An ultralight and superelastic metamaterial is prepared by combining two brittle components, graphene and alumina, through a simple bottom-up method. As Qiangqiang Zhang, Gary J. Cheng and colleagues report in Advanced Materials, their graphene–ceramic composite material is not only tough, ultralight and ductile, but is also electrically conductive and thermally insulating.

Materials science is full of trade-offs. One of the trickiest of these is that between ductility and strength. Take ceramics for example, which are generally very strong, but also dense, brittle, inelastic and have poor fatigue resistance. Reducing the density introduces another trade-off, as this generally deteriorates the mechanical properties, limiting the suitability of ceramics for ultrahigh-strength-to-weight applications. Different strategies have been used to engineer ceramics and ceramic composites on the micro- and nanoscale to achieve both high strength and ductility. However, these approaches fail at low densities, are not scalable or come at the expense of desirable properties, such as thermal insulation and electrical conductivity.

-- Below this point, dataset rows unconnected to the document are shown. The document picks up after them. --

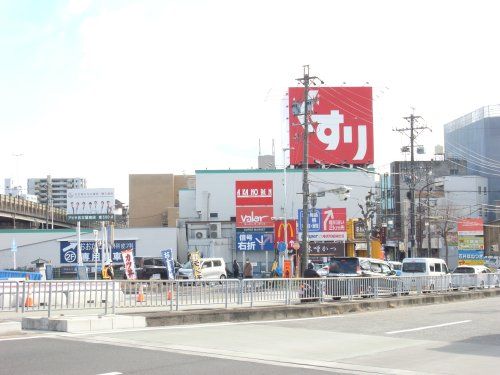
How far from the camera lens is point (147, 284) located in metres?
17.4

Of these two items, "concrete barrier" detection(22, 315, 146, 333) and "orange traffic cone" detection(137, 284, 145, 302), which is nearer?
"concrete barrier" detection(22, 315, 146, 333)

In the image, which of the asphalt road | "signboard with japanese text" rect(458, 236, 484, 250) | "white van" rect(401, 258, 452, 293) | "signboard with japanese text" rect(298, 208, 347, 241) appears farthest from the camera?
"signboard with japanese text" rect(458, 236, 484, 250)

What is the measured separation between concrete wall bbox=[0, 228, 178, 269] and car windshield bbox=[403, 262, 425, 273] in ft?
96.4

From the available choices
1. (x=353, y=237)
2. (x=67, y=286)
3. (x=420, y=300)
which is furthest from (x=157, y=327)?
(x=353, y=237)

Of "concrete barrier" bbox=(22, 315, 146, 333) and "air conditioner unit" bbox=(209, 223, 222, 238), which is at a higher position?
"air conditioner unit" bbox=(209, 223, 222, 238)

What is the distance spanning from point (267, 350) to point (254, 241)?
44258 millimetres

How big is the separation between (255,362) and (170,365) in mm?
1504

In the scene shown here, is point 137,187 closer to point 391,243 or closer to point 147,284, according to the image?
point 391,243

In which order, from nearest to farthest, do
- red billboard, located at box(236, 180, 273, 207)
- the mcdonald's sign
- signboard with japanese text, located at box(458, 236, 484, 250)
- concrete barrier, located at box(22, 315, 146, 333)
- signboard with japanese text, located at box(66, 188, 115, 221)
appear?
concrete barrier, located at box(22, 315, 146, 333)
the mcdonald's sign
red billboard, located at box(236, 180, 273, 207)
signboard with japanese text, located at box(458, 236, 484, 250)
signboard with japanese text, located at box(66, 188, 115, 221)

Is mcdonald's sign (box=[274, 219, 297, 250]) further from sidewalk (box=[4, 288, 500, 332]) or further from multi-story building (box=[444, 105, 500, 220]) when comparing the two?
multi-story building (box=[444, 105, 500, 220])

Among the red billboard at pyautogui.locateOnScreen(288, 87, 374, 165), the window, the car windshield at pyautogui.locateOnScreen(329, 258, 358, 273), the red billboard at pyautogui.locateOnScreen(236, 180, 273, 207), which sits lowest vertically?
the window

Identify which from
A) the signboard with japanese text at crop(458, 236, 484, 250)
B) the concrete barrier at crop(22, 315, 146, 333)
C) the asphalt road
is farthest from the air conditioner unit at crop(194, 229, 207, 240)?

To overcome ceramic brittleness while preserving high strength and good thermal properties at very low density, the researchers made a composite using graphene. This idea stems from the previous observations that graphene can improve the mechanical properties of brittle matrices and that a drastic reduction in ceramic grain size greatly enhances the strain rate. “One of the most popular approaches to improve the mechanical properties is the design and fabrication of micro- and nanoscale building blocks arranged in an ordered hierarchy,” explains Zhang. With this in mind, they adopted a bottom-up synthesis method, beginning with a large-area graphene oxide precursor that forms a graphene aerogel with shell-shaped multilayer cellular walls or ‘microcells’ upon hydrothermal treatment and freeze-drying. Then, using atomic layer deposition, the ceramic precursor was deposited on these microcells. Crucially, subsequent formation of the ceramic involved chemical bonding to the graphene substrate.

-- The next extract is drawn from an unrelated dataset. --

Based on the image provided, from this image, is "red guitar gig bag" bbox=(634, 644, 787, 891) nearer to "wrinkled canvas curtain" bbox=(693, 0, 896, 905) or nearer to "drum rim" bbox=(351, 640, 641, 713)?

One of the most popular approaches to improve the mechanical properties is the design and fabrication of micro- and nanoscale building blocks arranged in an ordered hierarchy

The composite material displayed an impressive set of properties. With an ultralow density of just a few milligrams per cubic centimetre, it exhibited reversible compressibility, high fatigue resistance, high electrical conductivity and excellent thermal insulation, making it an attractive candidate for flame-retardant and thermally insulating coatings, as well as in sensors and as shock absorbers. These properties result from the microstructure of the material: “Attributed to shelled elastic cellular walls, designed ceramic layer (10 nm) and the chemically bonded interface of the nanolayered alumina ceramic–graphene cellular walls, the material successfully overcomes the issue of brittleness, demonstrating improved ductility with 80% superelastic compressibility and fatigue resistance over hundreds of cycles,” says Cheng.

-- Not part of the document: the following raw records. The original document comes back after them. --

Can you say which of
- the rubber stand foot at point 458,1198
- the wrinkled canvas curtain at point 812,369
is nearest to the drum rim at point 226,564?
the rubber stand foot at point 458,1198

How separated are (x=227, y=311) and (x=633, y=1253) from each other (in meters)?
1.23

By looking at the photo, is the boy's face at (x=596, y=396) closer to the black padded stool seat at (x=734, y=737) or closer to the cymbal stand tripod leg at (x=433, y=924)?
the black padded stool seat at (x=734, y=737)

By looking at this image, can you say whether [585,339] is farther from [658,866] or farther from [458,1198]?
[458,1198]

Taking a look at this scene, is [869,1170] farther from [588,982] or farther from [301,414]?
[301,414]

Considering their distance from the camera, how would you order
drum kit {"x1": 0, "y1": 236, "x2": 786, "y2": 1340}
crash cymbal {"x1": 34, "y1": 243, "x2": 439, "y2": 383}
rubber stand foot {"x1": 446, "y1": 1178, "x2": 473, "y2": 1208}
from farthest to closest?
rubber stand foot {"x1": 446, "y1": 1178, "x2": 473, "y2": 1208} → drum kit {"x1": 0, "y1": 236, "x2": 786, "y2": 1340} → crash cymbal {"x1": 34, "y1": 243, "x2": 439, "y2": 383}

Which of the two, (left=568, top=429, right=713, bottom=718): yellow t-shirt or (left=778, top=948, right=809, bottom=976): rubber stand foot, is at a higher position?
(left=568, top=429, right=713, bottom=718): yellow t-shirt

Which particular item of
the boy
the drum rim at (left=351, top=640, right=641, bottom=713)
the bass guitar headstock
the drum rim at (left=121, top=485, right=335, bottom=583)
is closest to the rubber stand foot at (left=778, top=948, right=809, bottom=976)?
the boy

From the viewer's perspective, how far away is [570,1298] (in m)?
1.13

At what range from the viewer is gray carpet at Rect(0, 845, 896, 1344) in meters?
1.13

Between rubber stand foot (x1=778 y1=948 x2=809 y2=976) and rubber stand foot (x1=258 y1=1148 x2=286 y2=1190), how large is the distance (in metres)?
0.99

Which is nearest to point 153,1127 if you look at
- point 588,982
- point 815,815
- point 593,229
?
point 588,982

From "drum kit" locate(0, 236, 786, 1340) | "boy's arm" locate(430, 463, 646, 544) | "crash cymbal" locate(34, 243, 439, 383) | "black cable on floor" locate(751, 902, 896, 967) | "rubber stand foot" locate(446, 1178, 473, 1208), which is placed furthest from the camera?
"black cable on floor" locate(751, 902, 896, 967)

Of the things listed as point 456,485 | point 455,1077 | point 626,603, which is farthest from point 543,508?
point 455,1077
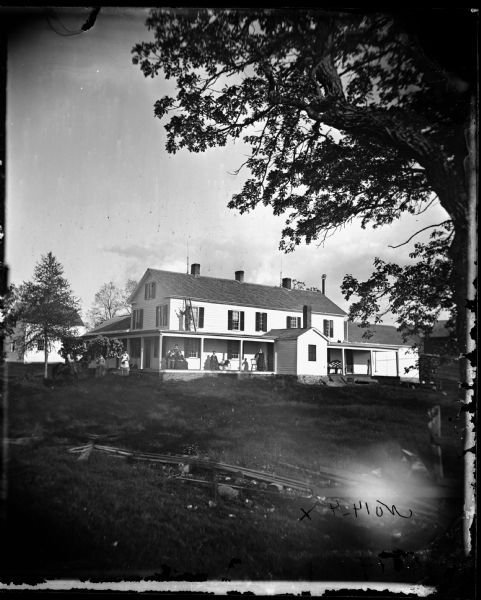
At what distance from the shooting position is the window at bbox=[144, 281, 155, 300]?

Credit: Getty images\ Henrik5000

Although the excellent properties are attributed to the microstructure of the metamaterial, a detailed mechanistic understanding is missing. “Our future work will involve studying the mechanism of the property enhancement through grain-boundary creep analysis on different length scales as we change certain features from the micro- to nanometre scale,” notes Zhang. On a more practical level, Cheng's group will focus on scalable additive manufacturing of multifunctional structures, as well as controlling the microstructure design and macroscropic features to tune the material properties.